Good Lava and Judas both feel positively polyrhythmic, with unpredictable and jazzy guitar riffs guiding pummelling alt-rock tracks from beginning to end, and Spalding’s voice somehow uniting all of these wild elements together. The two tracks are great summaries of what you can expect from the rest of the album: although Spalding’s gone electric, her musicians are still playing jazz. Wild drums, virtuoso guitar parts, driving bass lines that completely ignore the main riff while tying the whole track together, time signatures that are difficult to predict and harder to understand, all these things are key components to the jazz experience.

This is an authentic jazz record, but it’s done with rock music. And while plenty of people have played jazz rock before, this feels like a rare time when it’s a jazz band becoming interested in rock music — not the other way around.

At the centre of it all is Emily, a character that Spalding recently told NPR came to her in a dream. And while she claims Emily, which is also Spalding’s middle name, isn’t some sort of Slim Shady-style Id being worked out through her Ego, it seems sort of obvious that’s the case in a lot of ways.

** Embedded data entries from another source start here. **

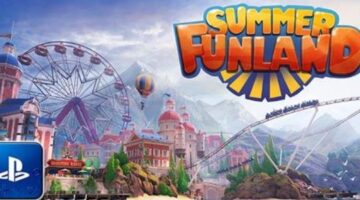 “Summer Funland” is now available for PlayStation VR via PSN in Europe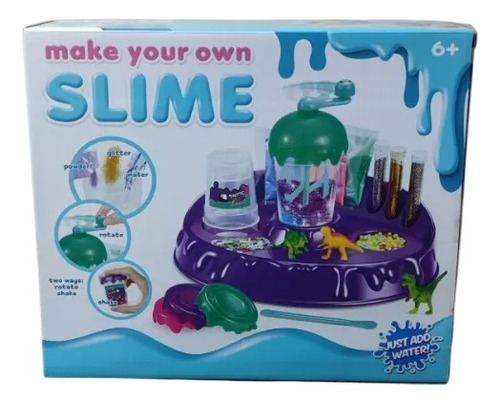 Fabrica Slime Juego Completo Para Elaboración De Slime
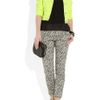 Christopher Kane Neon StretchDenim Jacket in Blue (denim) - Lyst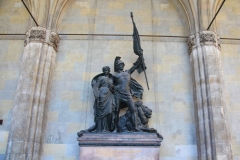 München, Armeedenkmal in der Feldherrnhalle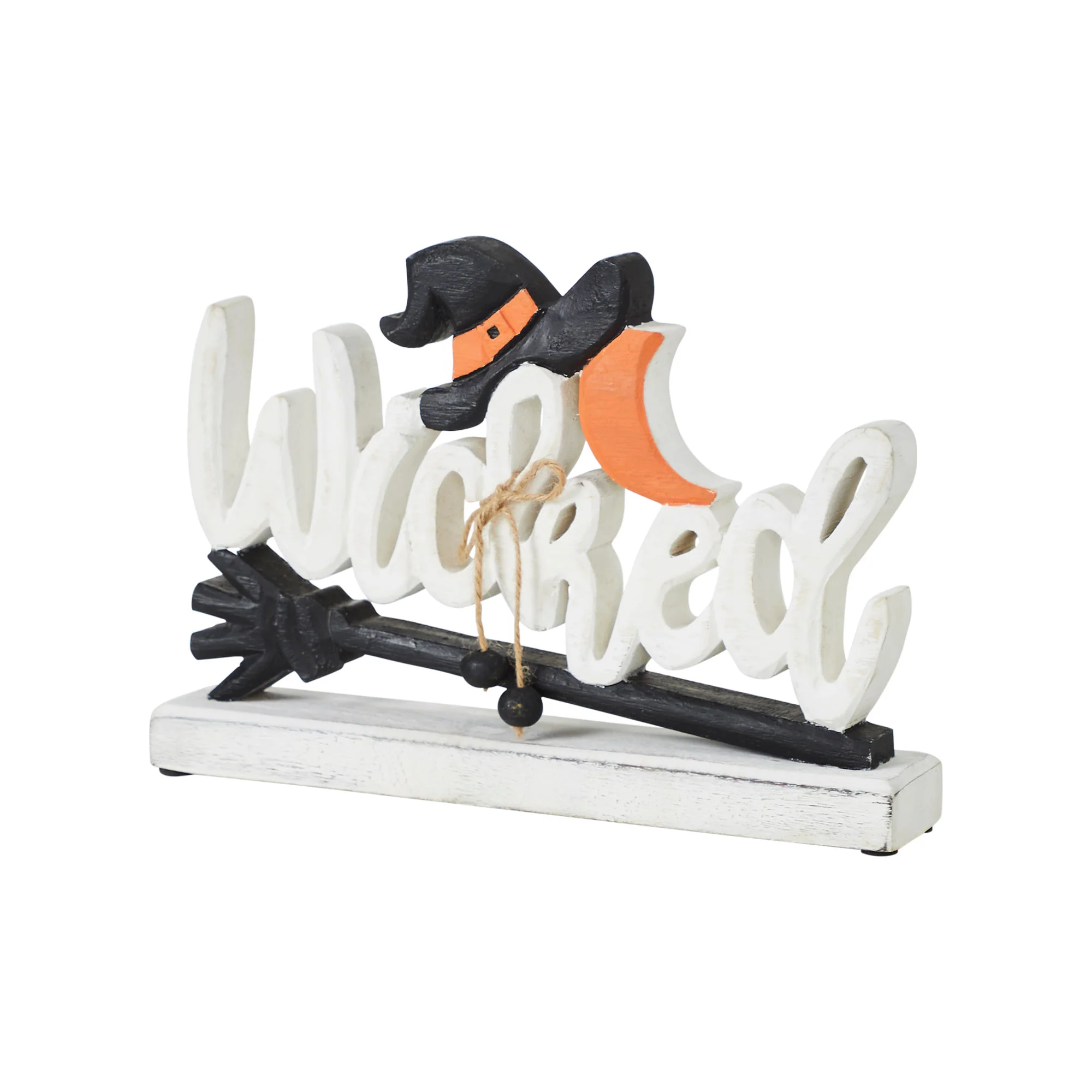 Wicked Witch Wooden Tabletop Decor Sign - Image 2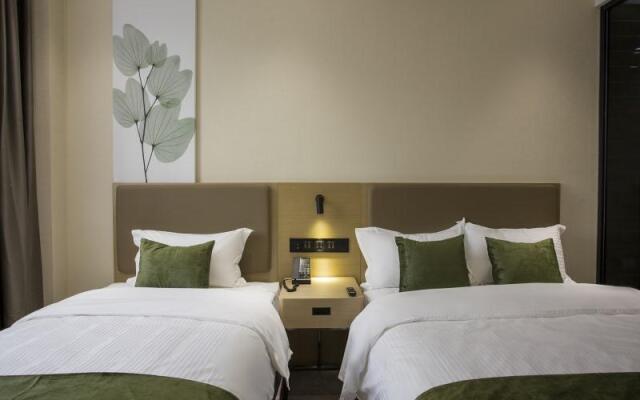 Green Tree Inn Yangzhou Wanda Express Hotel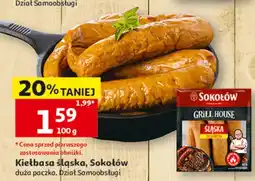 Auchan Kiełbasa śląska, Sokołów oferta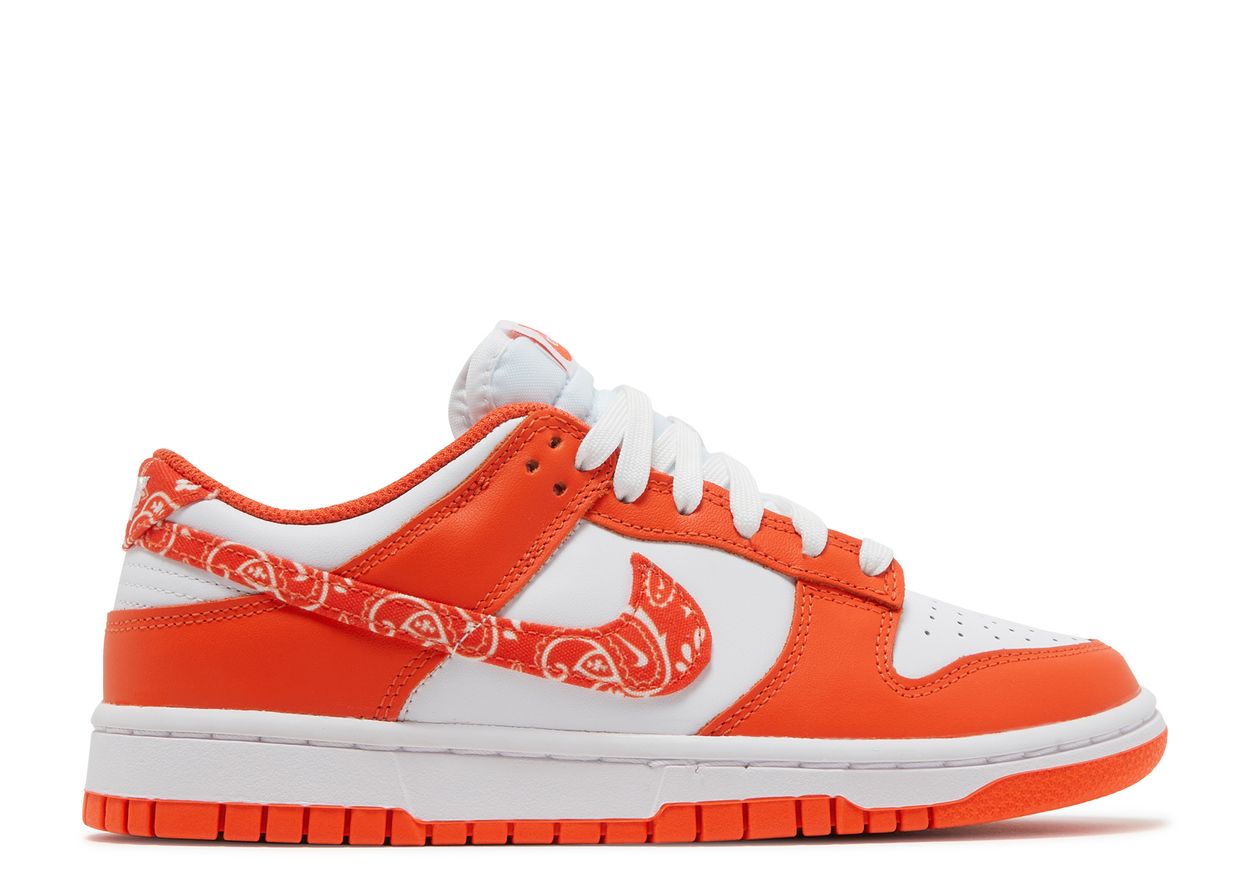 Nike Dunk Low Paisley Orange (Women’s)
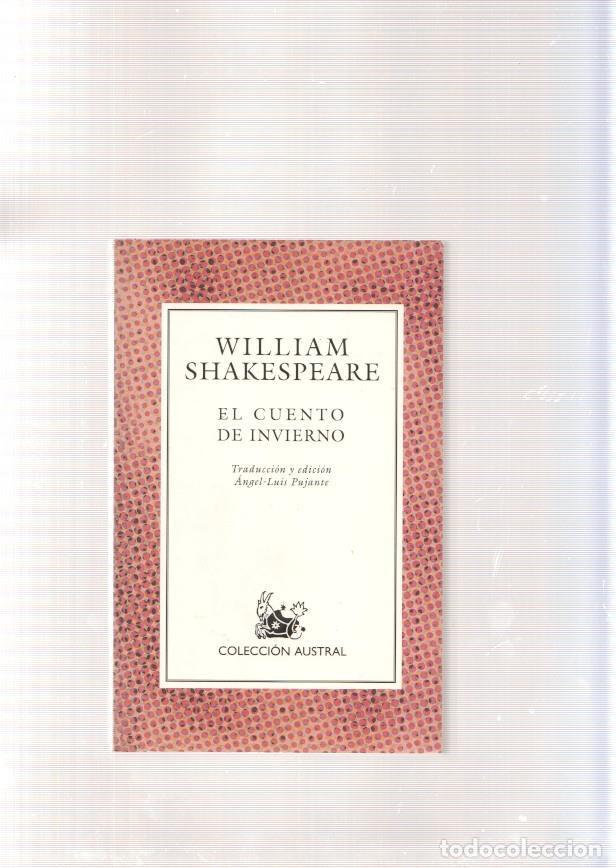 Libros: El cuento de invierno - William Shakespeare - Foto 1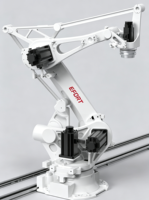 Robot de palettisation EFORT ER130-4-2800 de 130 kg, robot industriel à 4 axes haute efficacité pour la logistique, l'alimentation et le ciment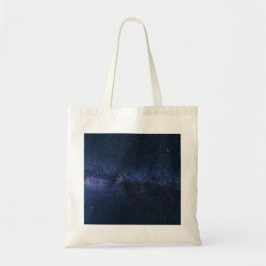 Sterne in der Milchstraße Tragetasche
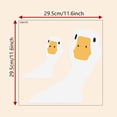 thumbnail image 3 of Removable Cartoon Geese Automotive Decal Pattern Install Sticker, 3 of 9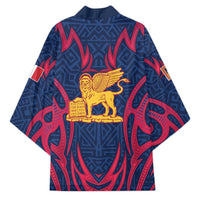 Italy Veneto Kimono Emblem With Flag Style LT19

fHaving naturally taken chamber jazz as far as it could go, moving into alt-rock territory could be perceived as an evolution or de-evolution by Spalding’s audience. As a character, Emily is a way for Spalding to avoid taking the brunt of the weight that comes with criticism, a way for her to use an alter ego to explore something new without allowing it to hurt the goodwill she’s built up as a jazz performer — much the same way that Slim Shady allowed Eminem to become completely, publicly outrageous without ever necessarily being perceived as a total lunatic or real menace to society (at least, not by his fans).

All that being said, Emily feels more attuned to social justice and hippy love than Esperanza is. It’s not that Emily allows her to explore lyrical insanities, so much as Emily allows her to experiment with the form without sacrificing her jazz roots. She’s taking the form electric the same way that Dylan took folk rock electric — and it’s incredible.